PROBLEM TO WORK ON: An exact copy of every record below is required, with the pictures left out.

Captioned web image data:
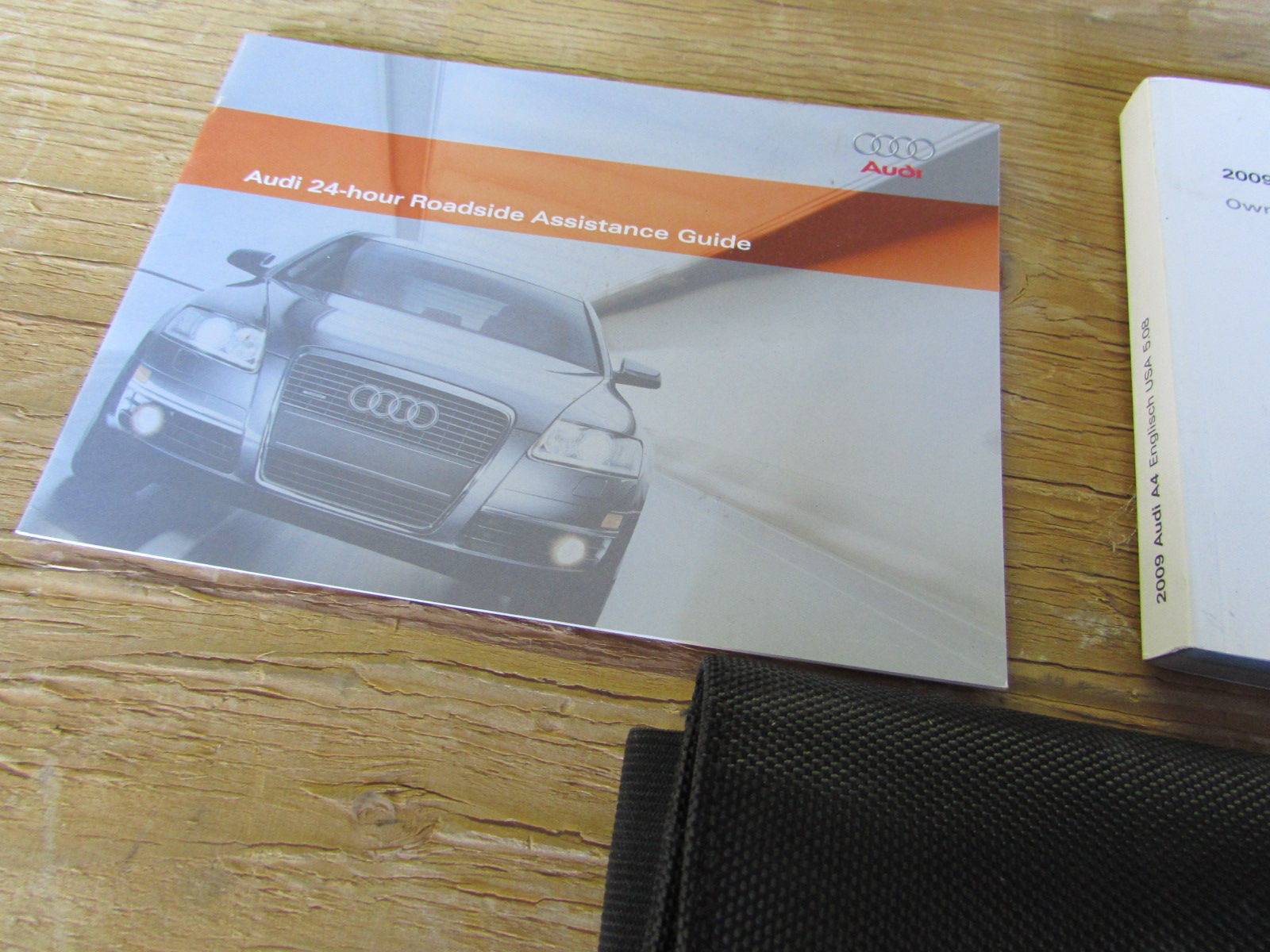 Audi OEM A4 B8 Owners Users Manual Guide Hand Book w/ Case 2009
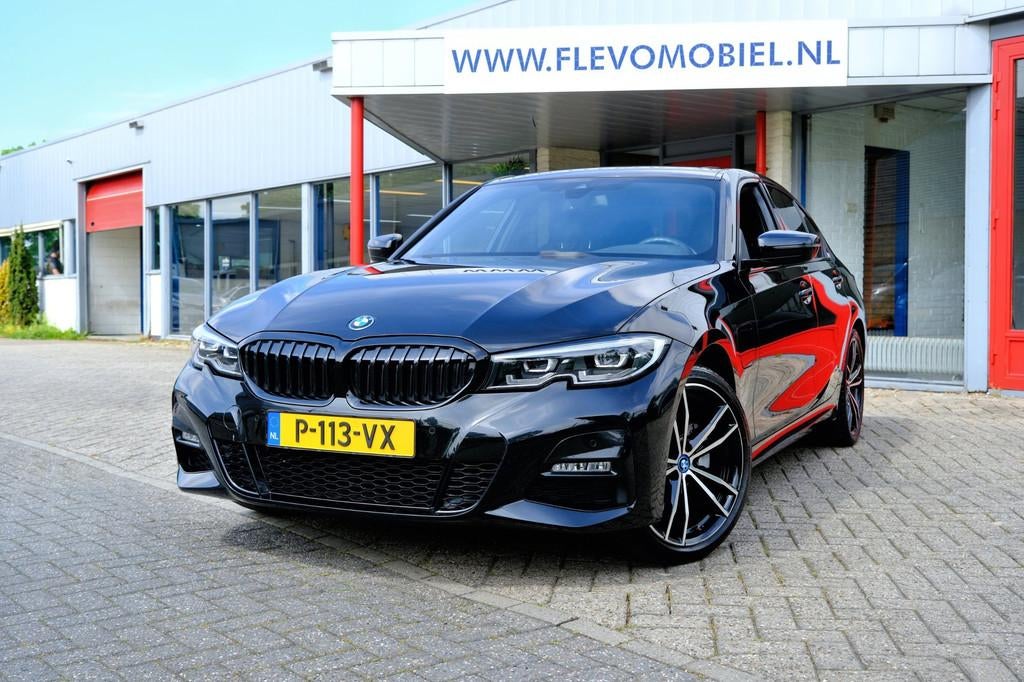 BMW 3-serie 320e M Sport Aut. Pano|Leder|Sportstoelen|LMV, Automaat, 1998 cc, Euro 6, 4 cilinders
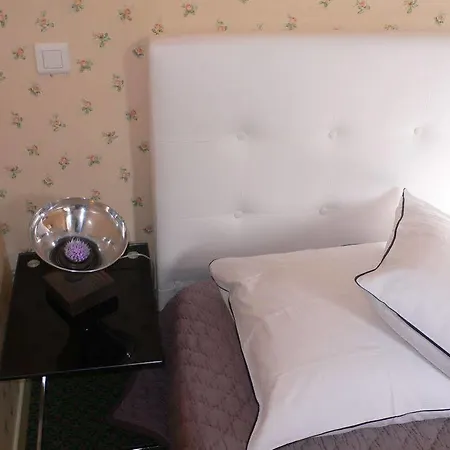 Ermitage De Peyreleau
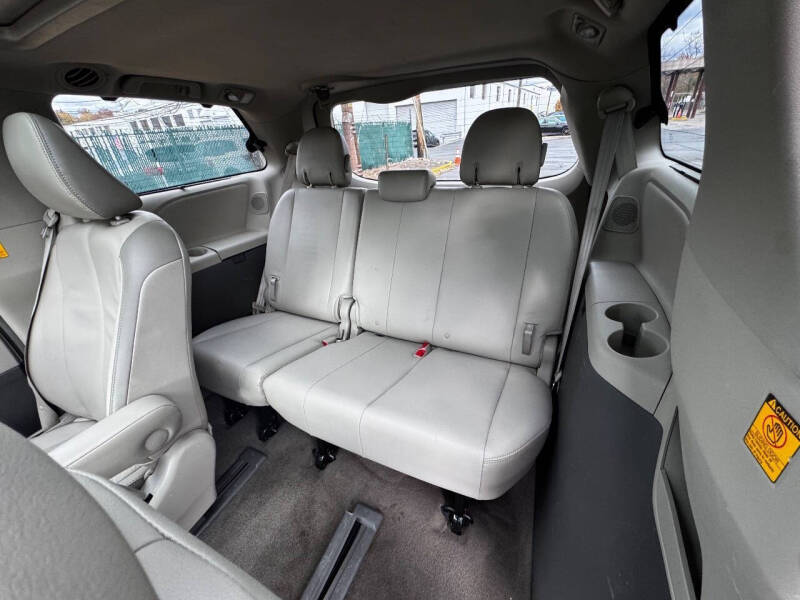 2013 Toyota Sienna Limited 7-Passenger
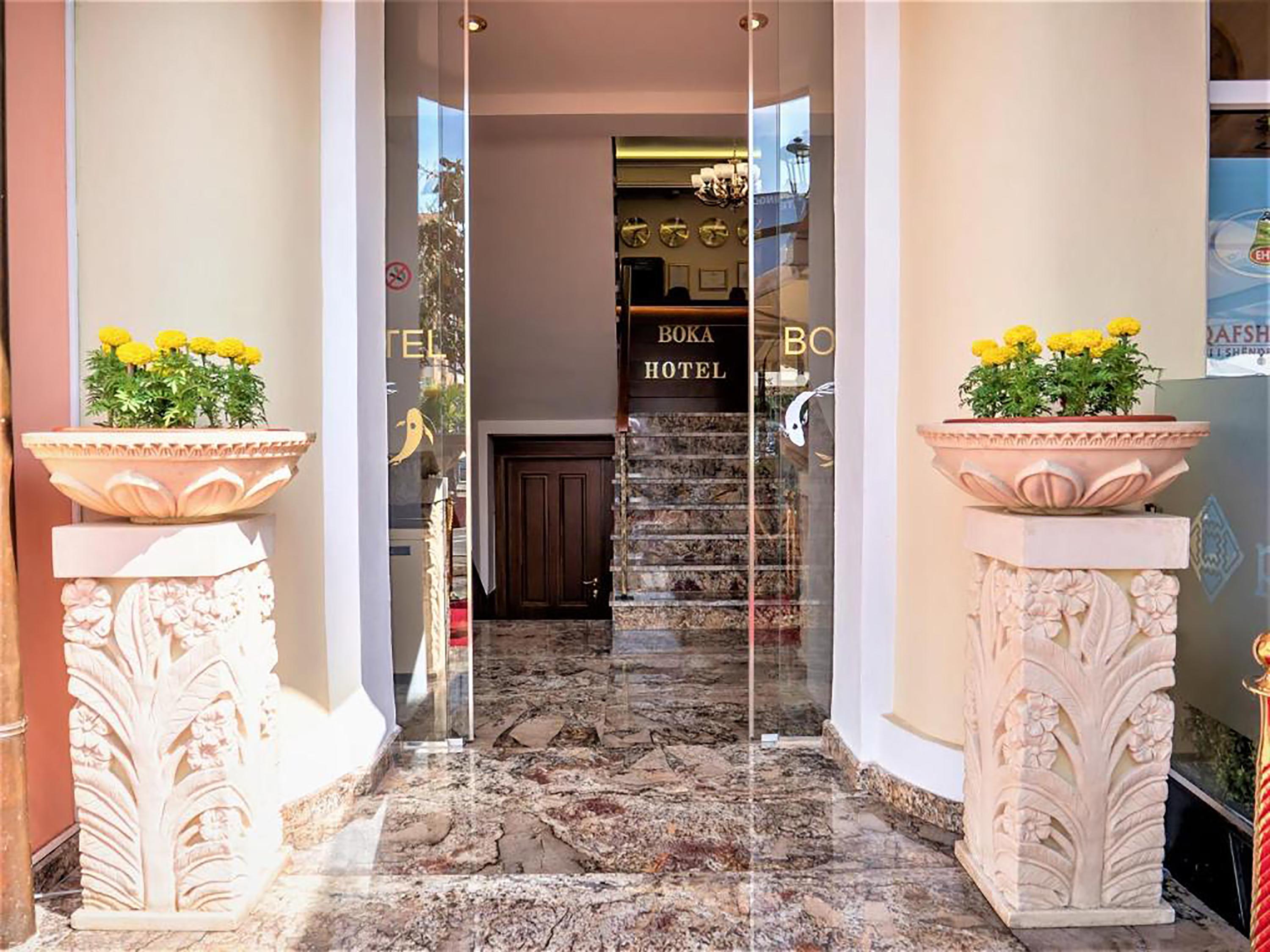 Vista Exterior Hotel Boka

WRITTEN SOLUTION:
 Audi OEM A4 B8 Owners Users Manual Guide Hand Book w/ Case 2009
 BMW 3-serie 320e M Sport Aut. Pano|Leder|Sportstoelen|LMV, Automaat, 1998 cc, Euro 6, 4 cilinders
 Ermitage De Peyreleau
 2013 Toyota Sienna Limited 7-Passenger
 Vista Exterior Hotel Boka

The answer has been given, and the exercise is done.